L'enjeu du lavage des bouteilles

Reste enfin l'étape du lavage, qu'il faut pour l'heure sous-traiter à des sociétés installées à Valence et à Montpellier. « Pour l'instant, nous nous appuyons sur ces outils qui sont encore en sous-capacité. Mais à terme, l'idée est de développer un outil de lavage en  Provence-Alpes-Côte d'Azur. Pour cela, il faudra que nous collections des volumes suffisants de bouteilles ». D'autant que, comme le souligne l'Ademe, la viabilité de ces projets repose en partie sur la présence d'une station de lavage à moins de 400 kilomètres des points de collecte. Autres facteurs clés de réussite de ce type d'initiatives mis en avant par l'Ademe : une consommation en eau maîtrisée et un nombre important de réutilisations pour chaque bouteille.

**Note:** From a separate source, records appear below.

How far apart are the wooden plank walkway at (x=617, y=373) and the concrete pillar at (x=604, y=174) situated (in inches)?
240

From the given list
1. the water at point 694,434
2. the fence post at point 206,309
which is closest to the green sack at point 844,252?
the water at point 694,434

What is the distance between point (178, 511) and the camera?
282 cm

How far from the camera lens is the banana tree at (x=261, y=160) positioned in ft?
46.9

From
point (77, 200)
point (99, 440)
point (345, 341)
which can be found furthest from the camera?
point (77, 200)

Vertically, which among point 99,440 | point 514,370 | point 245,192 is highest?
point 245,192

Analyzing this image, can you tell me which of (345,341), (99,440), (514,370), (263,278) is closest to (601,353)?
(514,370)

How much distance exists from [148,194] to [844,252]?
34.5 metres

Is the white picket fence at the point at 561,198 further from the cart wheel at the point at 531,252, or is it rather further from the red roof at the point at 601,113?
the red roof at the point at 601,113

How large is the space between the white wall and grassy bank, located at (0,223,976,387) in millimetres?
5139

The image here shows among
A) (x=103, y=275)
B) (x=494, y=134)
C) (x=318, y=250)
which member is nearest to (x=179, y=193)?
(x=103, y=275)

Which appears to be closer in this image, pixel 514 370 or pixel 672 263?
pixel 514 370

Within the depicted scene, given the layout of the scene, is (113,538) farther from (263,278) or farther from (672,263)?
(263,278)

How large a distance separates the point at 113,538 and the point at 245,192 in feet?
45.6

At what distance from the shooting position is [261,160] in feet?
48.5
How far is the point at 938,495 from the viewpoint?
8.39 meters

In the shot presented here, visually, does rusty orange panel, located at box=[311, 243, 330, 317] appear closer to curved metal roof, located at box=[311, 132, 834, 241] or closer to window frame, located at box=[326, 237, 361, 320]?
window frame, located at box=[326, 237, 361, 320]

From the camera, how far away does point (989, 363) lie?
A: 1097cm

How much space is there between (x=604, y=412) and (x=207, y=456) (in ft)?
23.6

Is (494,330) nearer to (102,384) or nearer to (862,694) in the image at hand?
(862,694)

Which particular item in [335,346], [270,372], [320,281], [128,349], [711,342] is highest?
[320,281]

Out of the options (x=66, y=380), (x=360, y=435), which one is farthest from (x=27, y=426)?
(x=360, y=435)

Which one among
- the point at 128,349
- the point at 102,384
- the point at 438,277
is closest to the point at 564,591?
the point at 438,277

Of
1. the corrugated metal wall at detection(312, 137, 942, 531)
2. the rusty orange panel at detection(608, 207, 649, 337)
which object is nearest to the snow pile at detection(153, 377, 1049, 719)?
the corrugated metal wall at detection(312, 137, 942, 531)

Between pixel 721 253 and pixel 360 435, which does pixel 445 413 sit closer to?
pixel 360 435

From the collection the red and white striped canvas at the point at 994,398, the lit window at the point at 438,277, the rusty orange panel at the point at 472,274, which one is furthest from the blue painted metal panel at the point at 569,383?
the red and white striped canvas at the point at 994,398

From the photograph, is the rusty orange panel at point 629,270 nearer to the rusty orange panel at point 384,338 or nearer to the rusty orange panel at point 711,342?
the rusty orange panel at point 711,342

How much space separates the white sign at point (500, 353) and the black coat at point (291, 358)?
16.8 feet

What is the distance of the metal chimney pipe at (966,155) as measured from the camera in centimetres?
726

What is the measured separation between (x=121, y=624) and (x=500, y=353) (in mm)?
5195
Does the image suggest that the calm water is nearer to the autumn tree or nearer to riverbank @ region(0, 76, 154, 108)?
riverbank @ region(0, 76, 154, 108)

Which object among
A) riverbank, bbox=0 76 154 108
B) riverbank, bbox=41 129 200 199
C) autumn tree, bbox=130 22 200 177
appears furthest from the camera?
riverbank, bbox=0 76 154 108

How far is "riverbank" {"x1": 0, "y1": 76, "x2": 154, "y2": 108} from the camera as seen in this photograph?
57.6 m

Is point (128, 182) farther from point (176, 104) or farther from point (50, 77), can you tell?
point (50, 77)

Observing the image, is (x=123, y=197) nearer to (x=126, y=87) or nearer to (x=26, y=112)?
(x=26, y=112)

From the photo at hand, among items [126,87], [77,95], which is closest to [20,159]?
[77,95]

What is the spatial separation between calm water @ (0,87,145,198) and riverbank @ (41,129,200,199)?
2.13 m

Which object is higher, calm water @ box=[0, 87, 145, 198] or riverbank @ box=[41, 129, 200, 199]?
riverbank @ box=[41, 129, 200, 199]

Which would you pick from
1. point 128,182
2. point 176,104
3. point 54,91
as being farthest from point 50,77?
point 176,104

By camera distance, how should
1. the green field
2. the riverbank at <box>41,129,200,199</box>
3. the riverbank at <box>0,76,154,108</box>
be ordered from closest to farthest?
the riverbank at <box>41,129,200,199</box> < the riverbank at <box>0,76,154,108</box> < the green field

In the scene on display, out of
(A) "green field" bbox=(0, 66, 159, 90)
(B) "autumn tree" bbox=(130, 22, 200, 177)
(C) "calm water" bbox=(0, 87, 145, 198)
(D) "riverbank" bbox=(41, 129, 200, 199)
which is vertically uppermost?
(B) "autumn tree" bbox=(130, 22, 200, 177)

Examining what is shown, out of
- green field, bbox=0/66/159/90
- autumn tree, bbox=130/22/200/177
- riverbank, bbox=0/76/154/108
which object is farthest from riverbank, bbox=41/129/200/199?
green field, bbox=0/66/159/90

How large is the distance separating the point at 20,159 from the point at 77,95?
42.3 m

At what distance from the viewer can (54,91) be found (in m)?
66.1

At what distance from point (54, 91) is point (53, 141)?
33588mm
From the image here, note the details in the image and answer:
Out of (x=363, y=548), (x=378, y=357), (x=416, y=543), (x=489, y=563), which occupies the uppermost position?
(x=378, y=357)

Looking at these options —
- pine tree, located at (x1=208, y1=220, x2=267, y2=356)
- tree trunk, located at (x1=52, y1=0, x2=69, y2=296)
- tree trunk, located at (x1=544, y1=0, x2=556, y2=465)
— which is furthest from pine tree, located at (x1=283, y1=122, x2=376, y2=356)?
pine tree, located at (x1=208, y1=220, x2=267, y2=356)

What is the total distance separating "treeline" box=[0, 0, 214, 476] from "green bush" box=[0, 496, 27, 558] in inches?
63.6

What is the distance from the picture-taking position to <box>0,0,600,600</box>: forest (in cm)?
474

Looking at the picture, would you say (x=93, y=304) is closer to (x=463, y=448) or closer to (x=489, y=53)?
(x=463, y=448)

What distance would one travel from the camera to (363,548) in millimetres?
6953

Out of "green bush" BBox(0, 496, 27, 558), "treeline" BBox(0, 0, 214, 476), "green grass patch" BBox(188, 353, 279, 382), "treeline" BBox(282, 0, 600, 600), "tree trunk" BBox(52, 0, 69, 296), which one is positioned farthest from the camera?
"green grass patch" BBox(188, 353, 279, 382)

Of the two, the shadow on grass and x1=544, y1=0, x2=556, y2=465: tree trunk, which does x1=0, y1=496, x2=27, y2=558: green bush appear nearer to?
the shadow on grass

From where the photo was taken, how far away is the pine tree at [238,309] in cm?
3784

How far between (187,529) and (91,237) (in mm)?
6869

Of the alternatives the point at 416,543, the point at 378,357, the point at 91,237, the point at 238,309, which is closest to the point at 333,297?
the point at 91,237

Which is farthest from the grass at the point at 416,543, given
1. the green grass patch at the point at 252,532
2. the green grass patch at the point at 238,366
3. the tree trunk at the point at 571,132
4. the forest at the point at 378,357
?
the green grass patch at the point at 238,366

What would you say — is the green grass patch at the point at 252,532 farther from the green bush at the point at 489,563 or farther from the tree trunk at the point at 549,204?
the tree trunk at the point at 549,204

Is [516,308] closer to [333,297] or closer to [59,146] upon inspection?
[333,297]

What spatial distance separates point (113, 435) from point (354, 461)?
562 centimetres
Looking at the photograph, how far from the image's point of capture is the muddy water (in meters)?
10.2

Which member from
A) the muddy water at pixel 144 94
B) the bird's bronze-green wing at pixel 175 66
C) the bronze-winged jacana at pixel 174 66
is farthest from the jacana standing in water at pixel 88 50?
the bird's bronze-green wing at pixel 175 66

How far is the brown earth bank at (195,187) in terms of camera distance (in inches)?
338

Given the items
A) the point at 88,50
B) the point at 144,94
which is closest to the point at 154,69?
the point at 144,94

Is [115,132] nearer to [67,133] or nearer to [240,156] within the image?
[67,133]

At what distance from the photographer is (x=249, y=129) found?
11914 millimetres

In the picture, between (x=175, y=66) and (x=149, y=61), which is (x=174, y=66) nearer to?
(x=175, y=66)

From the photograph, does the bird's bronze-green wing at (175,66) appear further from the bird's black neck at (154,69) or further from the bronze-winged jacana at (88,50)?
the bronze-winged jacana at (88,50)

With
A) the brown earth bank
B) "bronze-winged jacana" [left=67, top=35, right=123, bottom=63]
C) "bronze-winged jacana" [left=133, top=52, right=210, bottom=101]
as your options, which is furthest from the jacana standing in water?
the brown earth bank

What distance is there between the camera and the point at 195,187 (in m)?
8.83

Ce qui implique un travail de sensibilisation afin de remettre le réemploi au cœur des habitudes de consommation. Travail que mène évidemment L'incassable, qui revendique pour l'heure, moins de six mois après la mise en place de la consigne sur son territoire, « un taux de retour de 50 % ». Elle mise notamment sur la consigne monétaire pour améliorer ce résultat. Et vise un objectif de 2 millions de bouteilles collectées et réemployées d'ici cinq ans, contre 75.000 prévues pour 2023.

Parmi ses autres priorités : poursuivre l'accompagnement des producteurs, de même que la multiplication de ses points de collecte. Une fois son activité et son modèle économique consolidés, elle pourra se muer en société coopérative, et peut-être se lancer dans son projet d'installation d'une station de lavage en région.

Soutenue par l'Ademe et les collectivités locales (Région Sud, Métropole Aix-Marseille Provence), l'Incassable espère ainsi contribuer à la transformation des pratiques de production et de consommation. Avec la conviction que les problèmes globaux ne pourront être résolus sans solutions locales. Profondément ancrées aux écosystèmes territoriaux.